• _Written task_
Can you copy the records below word for word, leaving out the pictures?

start Task material

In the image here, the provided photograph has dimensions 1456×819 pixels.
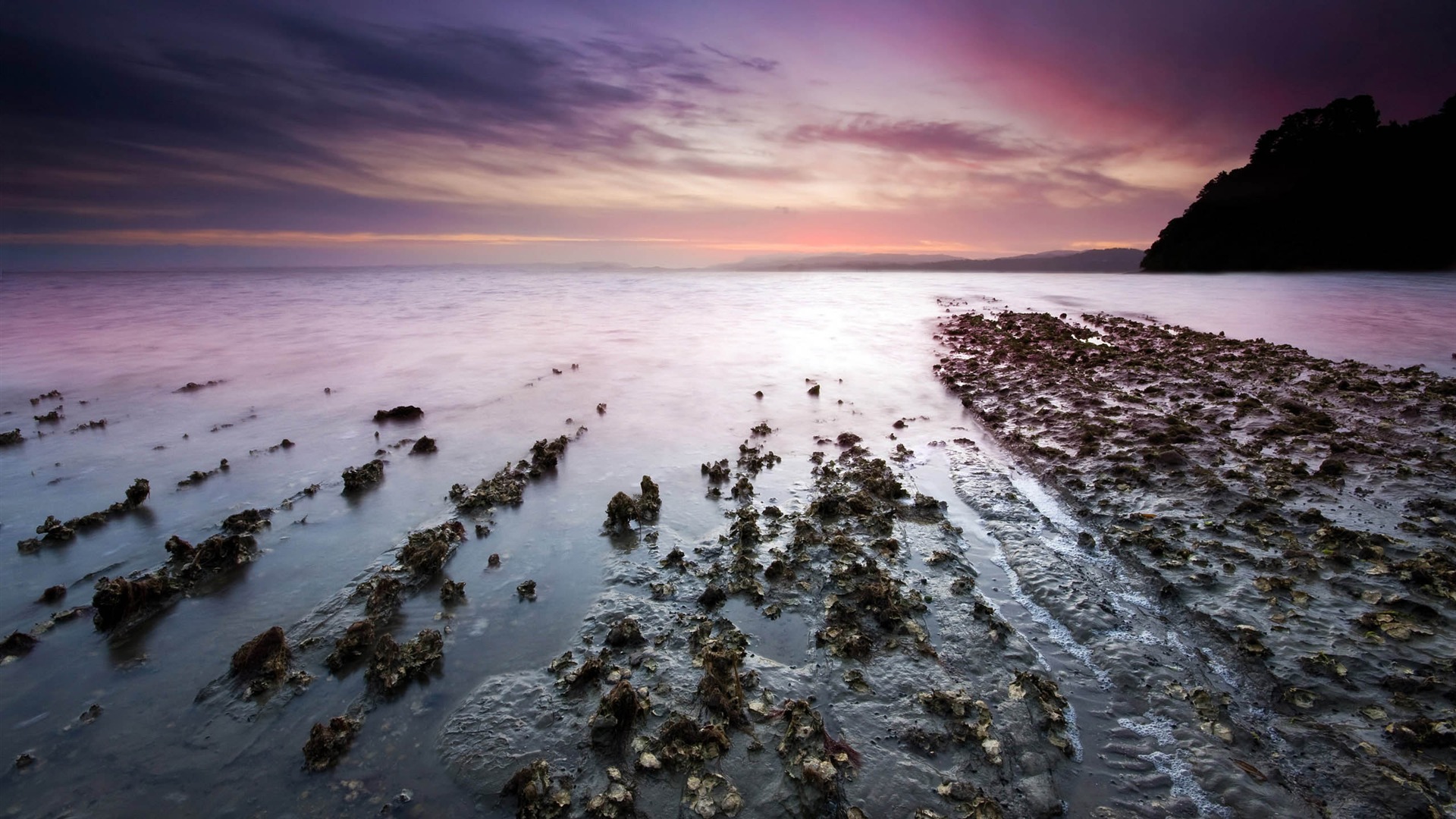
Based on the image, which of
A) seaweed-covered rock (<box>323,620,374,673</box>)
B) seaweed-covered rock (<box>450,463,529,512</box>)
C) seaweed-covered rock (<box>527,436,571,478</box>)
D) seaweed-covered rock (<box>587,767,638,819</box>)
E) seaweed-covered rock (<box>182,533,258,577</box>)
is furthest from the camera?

end Task material

• _Task response_
In the image here, the provided photograph has dimensions 1456×819 pixels.
Based on the image, which of
A) seaweed-covered rock (<box>323,620,374,673</box>)
B) seaweed-covered rock (<box>450,463,529,512</box>)
C) seaweed-covered rock (<box>527,436,571,478</box>)
D) seaweed-covered rock (<box>587,767,638,819</box>)
E) seaweed-covered rock (<box>182,533,258,577</box>)
is furthest from the camera?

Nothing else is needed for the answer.